*Given passage*

···

# Do kitties really get more affectionate as they get older?



## OctoberinMaine (Sep 12, 2006)

A couple people have made comments on here about their cat getting more affectionate, or maybe becoming a lap cat for the first time, as they got older. Has anyone experienced that? Can you tell me about it? I guess I want to hold out the hope for Rookie, who is very cool with being pet and always wants to be around us, but wouldn't get on a lap if you begged her.


----------



## Kelae (Sep 4, 2004)

The girls are four and a half now and will both sit with me but they have to initiate it. I cannot pick them up and curl up on the couch with them. When they were younger they didn't join me as often so I guess they've calmed down a bit and are more interested in lounging but I'll be very surprised if I can ever initiate the cuddle session no matter how old they get.


----------



## AddFran (Jul 10, 2004)

I have found with every kitty I have every had that they become more independent as they age and cuddle much less than they did when they were kittens or younger in age.

···

*Dataset extract*
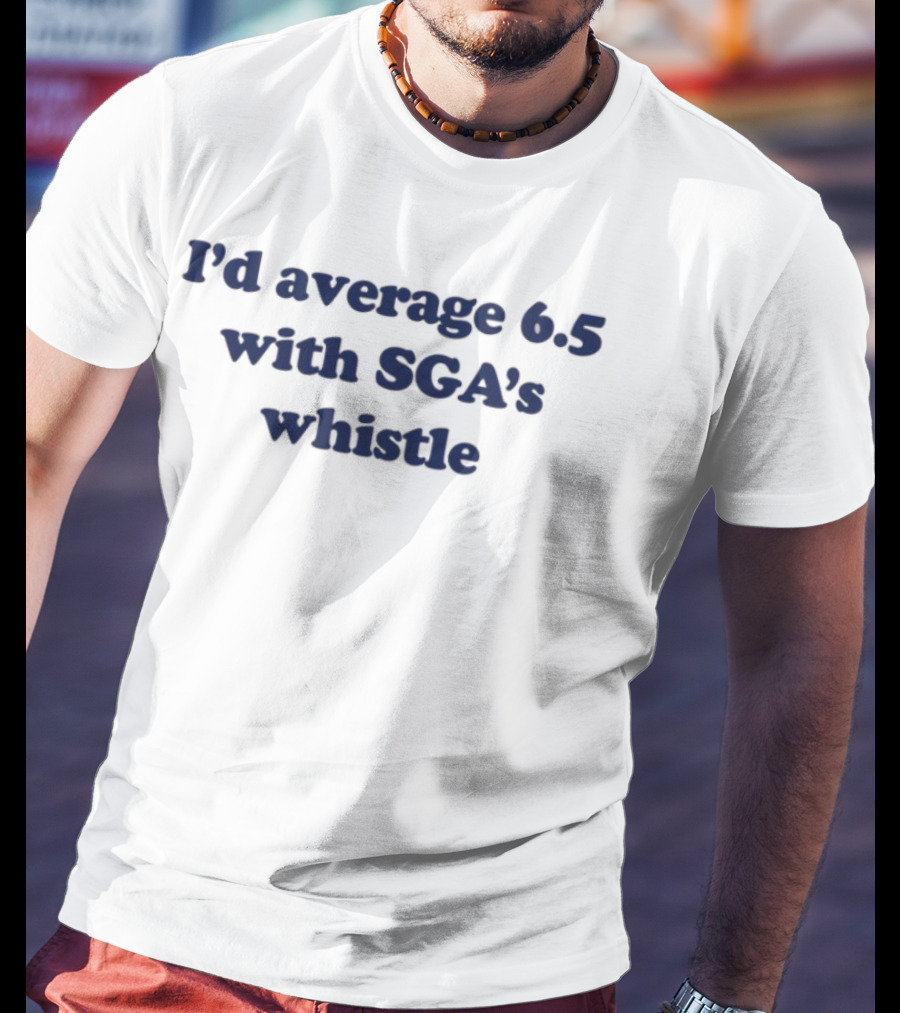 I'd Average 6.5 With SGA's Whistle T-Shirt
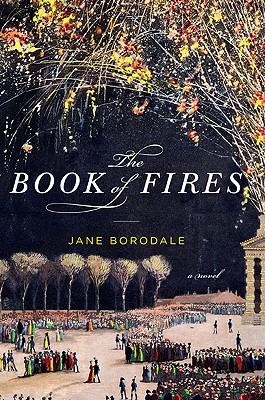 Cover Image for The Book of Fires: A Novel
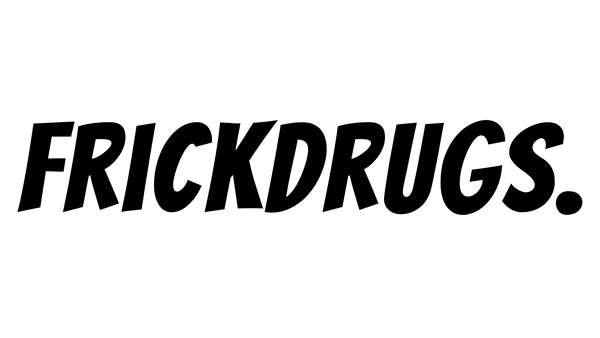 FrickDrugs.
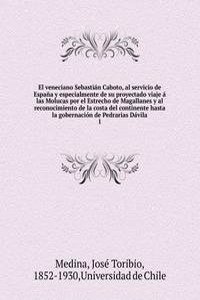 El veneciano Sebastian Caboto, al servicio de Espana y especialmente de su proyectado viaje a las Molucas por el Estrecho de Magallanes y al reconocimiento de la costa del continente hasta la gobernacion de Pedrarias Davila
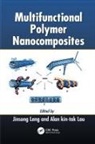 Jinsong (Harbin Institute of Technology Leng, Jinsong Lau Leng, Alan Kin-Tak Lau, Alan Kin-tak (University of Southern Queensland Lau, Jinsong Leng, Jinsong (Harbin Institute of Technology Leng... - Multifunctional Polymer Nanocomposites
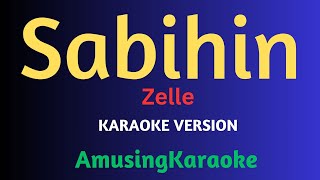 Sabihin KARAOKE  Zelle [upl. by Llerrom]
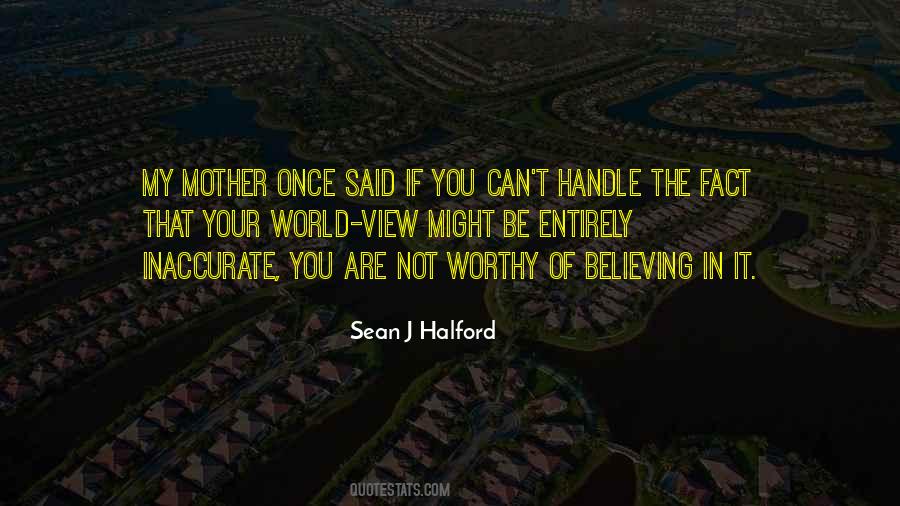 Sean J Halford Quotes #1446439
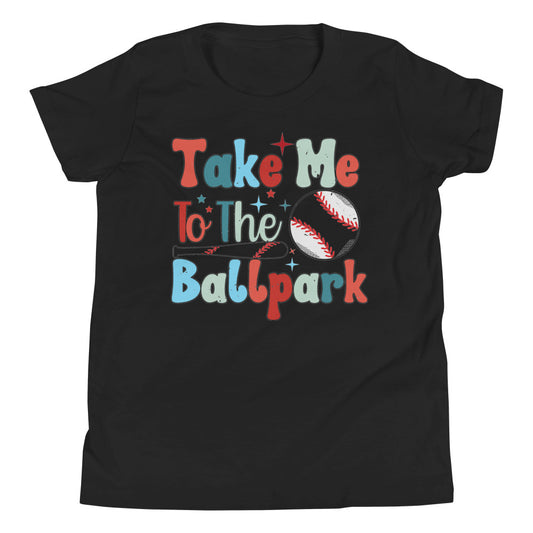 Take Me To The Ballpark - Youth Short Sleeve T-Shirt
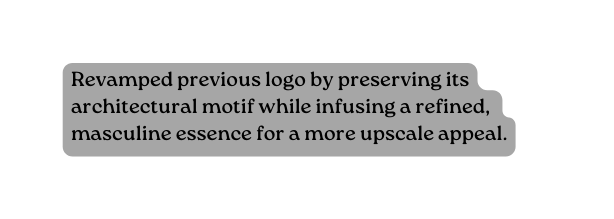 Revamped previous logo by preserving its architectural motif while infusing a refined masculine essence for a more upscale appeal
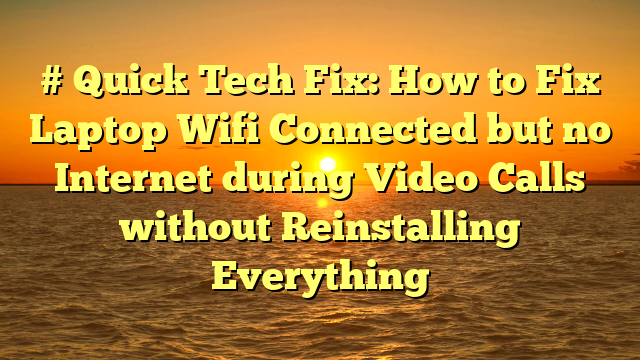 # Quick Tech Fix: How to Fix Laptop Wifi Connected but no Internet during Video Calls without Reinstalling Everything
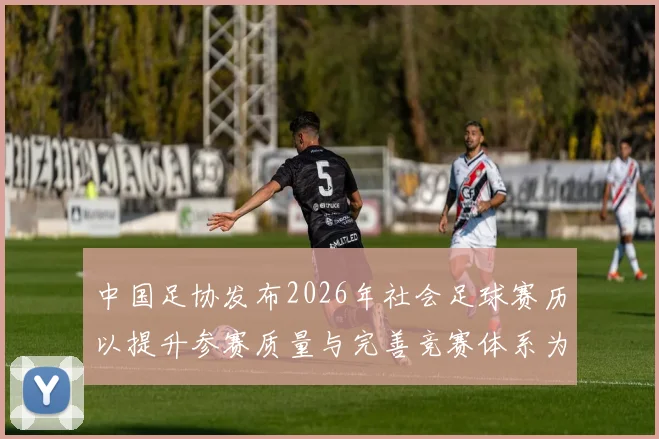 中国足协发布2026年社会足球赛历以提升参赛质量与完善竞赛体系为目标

···

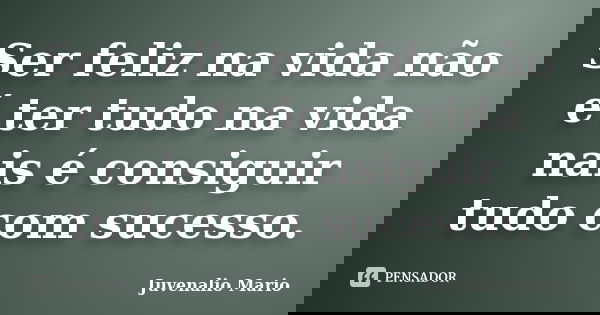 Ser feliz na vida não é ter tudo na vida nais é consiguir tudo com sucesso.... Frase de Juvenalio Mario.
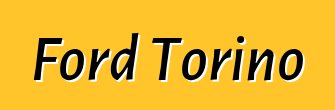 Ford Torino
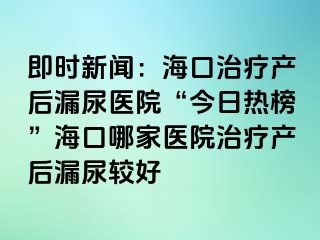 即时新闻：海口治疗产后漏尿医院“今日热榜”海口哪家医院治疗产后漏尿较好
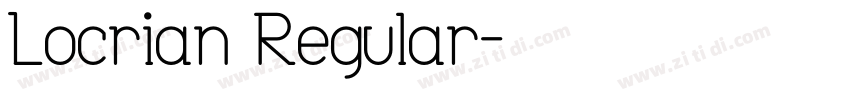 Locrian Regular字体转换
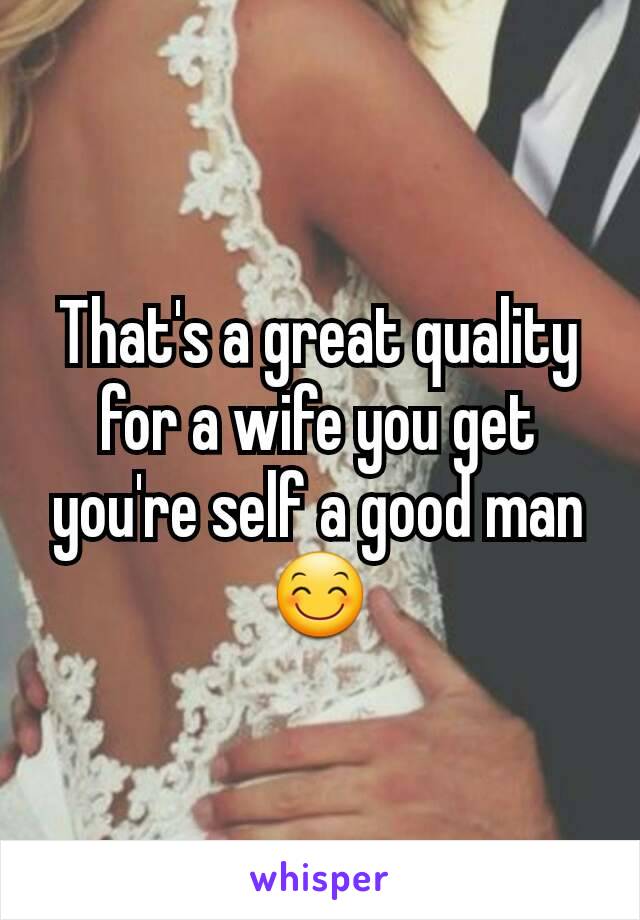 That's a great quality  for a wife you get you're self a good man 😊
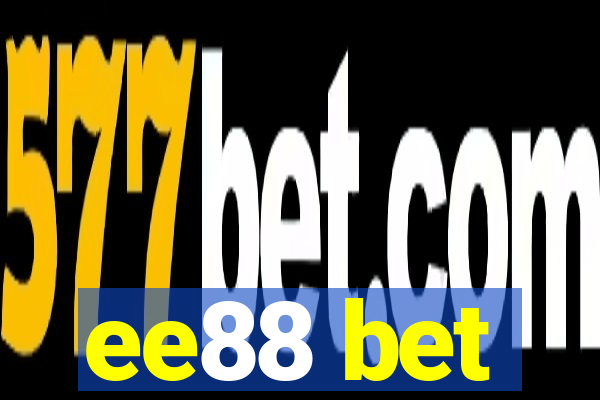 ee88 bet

···

Translate this sentence from the forum thread on cat affection into Spanish: "I cannot pick them up and curl up on the couch with them." The lines above are separate material, unrelated to the forum thread on cat affection.

No puedo levantarlas y acurrucarme en el sofá con ellas.